And I was just so tired in the midnight hours. I couldn’t bear the thought of the song and dance only to end up precisely where we were now, two unwed people about to share a marriage bed.

I wasn’t certain why the thought was so much more intimate than the night before. Why was awakening beside him in a bed a more visceral prospect than doing so in the carriage?

But it was. And he knew it, too, if the way he looked at me was any indication.

“I have a suggestion,” I began, exhaustion creeping into my voice.

“That’s good, because I have none to speak of.”

“What if we skip it? What if we merely skip to the end where we agree to share the bed and keep to our own sides?”

“Truly?” he asked, relief washing over his countenance. “Consider this a token protest. But, Lord, I am asleep on my feet.”

“Protest noted and appreciated. Which side do you prefer?”

“Door, I suppose. I’ve never really considered it,” he murmured, his fingers working the buttons of his waistcoat.

“The door is yours,” I said, then turned my back to him once he shrugged out of the garment. “Buttons, please?”

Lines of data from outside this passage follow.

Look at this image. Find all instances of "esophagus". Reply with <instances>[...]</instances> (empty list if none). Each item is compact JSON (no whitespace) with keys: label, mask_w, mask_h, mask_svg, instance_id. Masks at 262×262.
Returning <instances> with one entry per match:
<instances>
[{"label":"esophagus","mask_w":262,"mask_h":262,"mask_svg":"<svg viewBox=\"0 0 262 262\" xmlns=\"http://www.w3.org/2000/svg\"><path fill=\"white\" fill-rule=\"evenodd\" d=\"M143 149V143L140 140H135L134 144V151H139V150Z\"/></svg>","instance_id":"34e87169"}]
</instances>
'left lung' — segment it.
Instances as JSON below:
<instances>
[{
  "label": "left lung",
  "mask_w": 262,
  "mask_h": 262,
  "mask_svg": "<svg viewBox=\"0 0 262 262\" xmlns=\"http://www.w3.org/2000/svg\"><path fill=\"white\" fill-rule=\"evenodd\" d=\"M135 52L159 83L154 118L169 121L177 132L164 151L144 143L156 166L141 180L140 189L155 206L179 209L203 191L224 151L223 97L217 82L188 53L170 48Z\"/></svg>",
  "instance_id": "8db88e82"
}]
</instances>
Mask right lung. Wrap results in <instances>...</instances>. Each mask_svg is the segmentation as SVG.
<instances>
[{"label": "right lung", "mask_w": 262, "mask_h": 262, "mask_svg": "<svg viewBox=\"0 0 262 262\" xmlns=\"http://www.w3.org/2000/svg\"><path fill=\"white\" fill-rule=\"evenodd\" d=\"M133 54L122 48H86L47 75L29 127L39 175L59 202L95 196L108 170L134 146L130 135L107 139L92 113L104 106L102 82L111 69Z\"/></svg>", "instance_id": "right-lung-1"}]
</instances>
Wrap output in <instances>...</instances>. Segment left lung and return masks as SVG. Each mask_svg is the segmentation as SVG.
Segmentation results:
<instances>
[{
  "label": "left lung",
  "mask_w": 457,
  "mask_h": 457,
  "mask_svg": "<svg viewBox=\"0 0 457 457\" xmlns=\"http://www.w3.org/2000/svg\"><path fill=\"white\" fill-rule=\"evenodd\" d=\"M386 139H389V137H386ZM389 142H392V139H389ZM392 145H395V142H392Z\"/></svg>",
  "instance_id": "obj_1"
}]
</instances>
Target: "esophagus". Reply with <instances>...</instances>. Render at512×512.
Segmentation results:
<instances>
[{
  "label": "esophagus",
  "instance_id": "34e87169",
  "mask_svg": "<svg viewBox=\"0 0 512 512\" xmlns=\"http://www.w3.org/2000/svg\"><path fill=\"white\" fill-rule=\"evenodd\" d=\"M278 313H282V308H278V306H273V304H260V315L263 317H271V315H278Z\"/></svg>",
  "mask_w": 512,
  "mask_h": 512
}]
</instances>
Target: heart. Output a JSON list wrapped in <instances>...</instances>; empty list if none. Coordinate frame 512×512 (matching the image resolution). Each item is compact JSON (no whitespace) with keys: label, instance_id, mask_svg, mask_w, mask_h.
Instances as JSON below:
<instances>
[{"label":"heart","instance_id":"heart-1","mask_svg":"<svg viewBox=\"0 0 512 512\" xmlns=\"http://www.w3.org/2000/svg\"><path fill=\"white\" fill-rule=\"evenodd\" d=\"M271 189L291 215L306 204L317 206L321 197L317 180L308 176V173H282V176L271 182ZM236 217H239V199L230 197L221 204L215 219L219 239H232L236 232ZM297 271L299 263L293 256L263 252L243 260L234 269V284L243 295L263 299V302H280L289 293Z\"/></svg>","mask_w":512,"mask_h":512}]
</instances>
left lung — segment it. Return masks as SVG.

He was less careful this time, either due to fatigue setting in or familiarity with the task. His fingers brushed along my back. Then, without prompting, he set to work on my hairpins, plucking them out one after another. I hadn’t noticed the tension in my severe coiffure until he freed the last and I groaned with relief.

My hair fell in a dark curtain, shielding me from his gaze. Instead of a reprieve from the intensity of his touch, an emptiness lurked, my skin bereft of the heat that lingered from his fingers.

Kit urged the cotton down my back before loosening the silk corset ties with the same efficiency before he stepped back. The garments hit the floor in a heap of contradictory fabrics.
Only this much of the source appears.